A second step is to show how this allows for a novel reading of categorial terms in the Scientific Image, i.e. disciplines outside of philosophy; because each discipline has their own rules for the classification of ‘represented contents' into kinds. And each may claim these kinds to be ‘ontologically fundamental' for their field of research. On the reading developed here, ontological fundamentality, though, means first and foremost, that at the object-level of classifying something to be of a certain kind is irreducible in the order of coming into being. It is what regiments the genesis of a discipline's subject matter. In as much as such object-level classification happens within, or by way of engaging in judgment types which invoke transcendental categories, these ontological classifications rest on and presuppose the transcendental categories which the Kantian tradition is concerned with (IKTE §44).

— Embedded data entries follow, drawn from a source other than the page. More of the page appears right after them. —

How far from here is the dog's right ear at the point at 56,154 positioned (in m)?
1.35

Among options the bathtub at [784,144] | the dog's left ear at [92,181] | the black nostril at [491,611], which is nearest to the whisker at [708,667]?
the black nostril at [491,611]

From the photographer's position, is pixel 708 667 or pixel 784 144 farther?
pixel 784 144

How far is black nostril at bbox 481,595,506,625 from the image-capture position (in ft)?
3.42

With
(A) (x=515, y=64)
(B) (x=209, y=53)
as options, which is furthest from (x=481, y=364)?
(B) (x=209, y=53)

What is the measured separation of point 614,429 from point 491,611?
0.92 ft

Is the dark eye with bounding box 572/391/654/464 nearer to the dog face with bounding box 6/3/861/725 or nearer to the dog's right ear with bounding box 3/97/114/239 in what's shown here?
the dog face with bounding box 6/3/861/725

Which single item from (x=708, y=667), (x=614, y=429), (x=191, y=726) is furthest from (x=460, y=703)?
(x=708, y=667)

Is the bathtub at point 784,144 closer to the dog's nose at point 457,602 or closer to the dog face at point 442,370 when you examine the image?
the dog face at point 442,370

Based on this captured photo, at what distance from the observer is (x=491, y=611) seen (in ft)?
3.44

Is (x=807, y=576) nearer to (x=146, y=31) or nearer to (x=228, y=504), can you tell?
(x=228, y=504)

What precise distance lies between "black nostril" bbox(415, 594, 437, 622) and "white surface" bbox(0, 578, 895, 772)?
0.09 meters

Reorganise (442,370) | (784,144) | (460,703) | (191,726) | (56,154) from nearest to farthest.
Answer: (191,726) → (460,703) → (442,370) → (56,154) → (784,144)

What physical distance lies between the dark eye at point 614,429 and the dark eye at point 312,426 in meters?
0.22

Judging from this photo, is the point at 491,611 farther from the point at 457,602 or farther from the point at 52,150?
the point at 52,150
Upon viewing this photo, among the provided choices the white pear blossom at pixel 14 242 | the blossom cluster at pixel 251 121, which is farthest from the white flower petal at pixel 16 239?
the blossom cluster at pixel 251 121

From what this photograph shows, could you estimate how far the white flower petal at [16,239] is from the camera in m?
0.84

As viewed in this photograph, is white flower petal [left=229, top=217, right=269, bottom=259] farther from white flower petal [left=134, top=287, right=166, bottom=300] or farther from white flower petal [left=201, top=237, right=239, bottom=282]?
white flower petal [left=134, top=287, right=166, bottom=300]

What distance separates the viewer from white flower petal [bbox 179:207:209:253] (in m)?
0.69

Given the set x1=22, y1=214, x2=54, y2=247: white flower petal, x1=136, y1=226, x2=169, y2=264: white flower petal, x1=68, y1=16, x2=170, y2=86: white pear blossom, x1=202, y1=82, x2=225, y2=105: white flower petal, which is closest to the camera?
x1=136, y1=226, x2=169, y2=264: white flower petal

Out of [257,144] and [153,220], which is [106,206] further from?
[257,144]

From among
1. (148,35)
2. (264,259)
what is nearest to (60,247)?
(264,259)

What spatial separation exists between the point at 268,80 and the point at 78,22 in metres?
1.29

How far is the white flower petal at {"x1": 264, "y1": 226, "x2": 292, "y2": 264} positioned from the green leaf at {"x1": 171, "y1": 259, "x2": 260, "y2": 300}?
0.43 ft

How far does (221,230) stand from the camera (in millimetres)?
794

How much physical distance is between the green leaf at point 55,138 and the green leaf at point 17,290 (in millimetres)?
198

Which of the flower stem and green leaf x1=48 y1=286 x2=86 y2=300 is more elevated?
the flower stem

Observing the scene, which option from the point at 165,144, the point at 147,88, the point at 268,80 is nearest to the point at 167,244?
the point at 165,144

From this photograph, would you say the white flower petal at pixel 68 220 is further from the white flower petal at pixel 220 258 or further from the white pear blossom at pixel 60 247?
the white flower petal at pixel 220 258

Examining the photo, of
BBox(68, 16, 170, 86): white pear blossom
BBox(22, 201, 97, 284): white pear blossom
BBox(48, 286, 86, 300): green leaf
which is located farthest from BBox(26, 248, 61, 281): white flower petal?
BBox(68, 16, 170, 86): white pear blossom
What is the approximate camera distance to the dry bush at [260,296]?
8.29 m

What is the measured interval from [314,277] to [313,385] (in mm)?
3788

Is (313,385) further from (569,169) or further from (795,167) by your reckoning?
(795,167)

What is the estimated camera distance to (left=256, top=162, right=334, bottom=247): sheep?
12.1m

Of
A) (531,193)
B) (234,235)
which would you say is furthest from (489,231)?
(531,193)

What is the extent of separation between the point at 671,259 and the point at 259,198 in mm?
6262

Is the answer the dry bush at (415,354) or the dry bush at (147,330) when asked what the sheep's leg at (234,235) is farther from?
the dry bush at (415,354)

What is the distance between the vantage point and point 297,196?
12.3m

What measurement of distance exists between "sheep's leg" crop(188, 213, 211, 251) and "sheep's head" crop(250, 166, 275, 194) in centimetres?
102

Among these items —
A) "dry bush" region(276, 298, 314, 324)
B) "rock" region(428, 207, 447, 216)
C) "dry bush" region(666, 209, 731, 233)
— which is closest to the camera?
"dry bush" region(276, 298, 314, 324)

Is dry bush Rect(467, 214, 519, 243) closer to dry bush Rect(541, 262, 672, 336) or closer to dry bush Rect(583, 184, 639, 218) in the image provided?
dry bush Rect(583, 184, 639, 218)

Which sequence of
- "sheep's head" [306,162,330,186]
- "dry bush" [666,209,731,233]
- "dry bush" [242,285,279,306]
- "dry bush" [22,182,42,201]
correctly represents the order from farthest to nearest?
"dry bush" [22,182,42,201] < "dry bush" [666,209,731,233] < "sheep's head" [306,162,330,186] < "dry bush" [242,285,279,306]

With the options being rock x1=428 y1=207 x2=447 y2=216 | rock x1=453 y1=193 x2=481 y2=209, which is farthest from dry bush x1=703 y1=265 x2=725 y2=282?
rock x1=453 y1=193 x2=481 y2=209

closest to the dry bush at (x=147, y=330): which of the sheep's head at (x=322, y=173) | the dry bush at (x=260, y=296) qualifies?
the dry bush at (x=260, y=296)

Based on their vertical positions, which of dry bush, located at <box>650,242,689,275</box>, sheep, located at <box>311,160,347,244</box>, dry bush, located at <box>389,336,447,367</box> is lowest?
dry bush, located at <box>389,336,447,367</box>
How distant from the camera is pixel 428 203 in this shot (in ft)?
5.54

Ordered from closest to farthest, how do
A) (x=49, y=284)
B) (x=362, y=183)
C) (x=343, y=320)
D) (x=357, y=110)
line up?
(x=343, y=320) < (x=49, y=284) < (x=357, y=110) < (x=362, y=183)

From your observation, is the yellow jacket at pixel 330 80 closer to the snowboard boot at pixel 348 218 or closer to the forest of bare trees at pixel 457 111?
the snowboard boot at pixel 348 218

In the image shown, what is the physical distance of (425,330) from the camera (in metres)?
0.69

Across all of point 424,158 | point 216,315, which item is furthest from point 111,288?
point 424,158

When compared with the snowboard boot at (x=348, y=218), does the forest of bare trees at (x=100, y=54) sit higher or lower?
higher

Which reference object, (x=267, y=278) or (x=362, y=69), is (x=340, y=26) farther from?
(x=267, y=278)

A third step is to discuss the argument in favour of this reading of the relationship between the categories of Manifest Image and the categories of the Scientific Image. Although varying in degrees, scientific disciplines work on the assumption that the objects of their domain are available (for ordering and qualifying) prior to all methodological disputes about how to demonstrate the categorial home. This central assumption is what distinguishes scientific ontological categories, or acts of classifying entities in an object-level sense, from transcendental categories at the heart of the Manifest Image. These latter ones are meta-level rules for classifying mental acts generally, i.e., as being an act of a certain judgment type (e.g. that p causes q). Still, the cognitive operation underlying these two distinct domains about which categorial ordering is to be achieved is one and the same: classifying according to rules that takes an epistemically relevant feature to be salient in determining the power of the content thus represented. If this reading goes through, we arrive at a novel understanding of the clash of Images, it's prospects and its time-invariant features.

 

References

FMPP . (1981) “Foundations for a Metaphysics of Pure Process” (The Carus Lectures), The Monist 64: 3–90.

IKTE (1978) “The Role of Imagination in Kant's Theory of Experience,” in Categories: A Colloquium, H. W. Johnstone, Jr. (ed.) University Park, PA: Pennsylvania State University Press: 231–45.

KTE (1967) “Some Remarks on Kant's Theory of Experience,” Journal of Philosophy 64: 633–47.

PSIM (1962) “Philosophy and the Scientific Image of Man”. In Frontiers of Science and Philosophy, Robert Colodny (ed.), 35–78. Pittsburgh, PA: University of Pittsburgh Press.

SM (1968) Science and Metaphysics: Variations on Kantian Themes, The John Locke Lectures for 1965–66. London: Routledge & Kegan Paul.